[Work instructions] Reproduce every item below verbatim, omitting the pictures from your output.

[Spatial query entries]
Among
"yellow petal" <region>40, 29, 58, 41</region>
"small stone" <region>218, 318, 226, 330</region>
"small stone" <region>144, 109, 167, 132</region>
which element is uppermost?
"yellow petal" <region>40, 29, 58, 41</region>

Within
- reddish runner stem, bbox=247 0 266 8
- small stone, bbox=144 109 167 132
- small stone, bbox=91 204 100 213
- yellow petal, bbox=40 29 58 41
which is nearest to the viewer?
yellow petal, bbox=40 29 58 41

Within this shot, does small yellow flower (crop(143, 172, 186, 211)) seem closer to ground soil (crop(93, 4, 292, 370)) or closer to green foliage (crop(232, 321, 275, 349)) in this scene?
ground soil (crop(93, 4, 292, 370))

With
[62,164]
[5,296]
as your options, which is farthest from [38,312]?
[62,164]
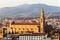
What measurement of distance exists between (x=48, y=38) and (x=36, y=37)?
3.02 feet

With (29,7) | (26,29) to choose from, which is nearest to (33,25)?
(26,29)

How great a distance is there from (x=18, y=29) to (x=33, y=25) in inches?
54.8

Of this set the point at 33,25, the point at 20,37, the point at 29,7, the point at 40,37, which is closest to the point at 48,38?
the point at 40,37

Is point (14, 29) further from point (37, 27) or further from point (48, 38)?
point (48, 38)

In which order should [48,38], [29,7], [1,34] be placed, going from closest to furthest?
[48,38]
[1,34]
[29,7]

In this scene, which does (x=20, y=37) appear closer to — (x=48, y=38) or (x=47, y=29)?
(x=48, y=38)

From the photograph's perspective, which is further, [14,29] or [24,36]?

[Result below]
Among
"yellow petal" <region>40, 29, 58, 41</region>
"small stone" <region>218, 318, 226, 330</region>
"small stone" <region>144, 109, 167, 132</region>
which element is uppermost?
"yellow petal" <region>40, 29, 58, 41</region>

Within
- reddish runner stem, bbox=247 0 266 8
- small stone, bbox=144 109 167 132
- small stone, bbox=91 204 100 213
- yellow petal, bbox=40 29 58 41
which is nearest to the viewer?
yellow petal, bbox=40 29 58 41

Within this shot, does small yellow flower (crop(143, 172, 186, 211)) seem closer to ground soil (crop(93, 4, 292, 370)) or closer to green foliage (crop(232, 321, 275, 349)) in this scene?
ground soil (crop(93, 4, 292, 370))

With
[62,164]
[5,296]
as your options, which is farthest from [38,312]?
[62,164]
What measurement of distance exists between (x=48, y=38) and (x=36, y=37)?
3.02 feet

With (29,7) | (26,29) to choose from, which is nearest to (33,25)?
(26,29)

How great a distance is there from (x=18, y=29) to (x=33, y=25) in inches?
54.8

Of this set the point at 33,25, the point at 20,37, the point at 29,7, the point at 40,37, which is closest to the point at 48,38?
the point at 40,37

Is point (14, 29) further from point (37, 27) or further from point (48, 38)?
point (48, 38)

In which order should [48,38], [29,7], [1,34] be placed, going from closest to furthest?
[48,38]
[1,34]
[29,7]

In this scene, which does (x=20, y=37) appear closer to — (x=48, y=38) or (x=47, y=29)?
(x=48, y=38)

From the photograph's perspective, which is further, [14,29] or [24,36]?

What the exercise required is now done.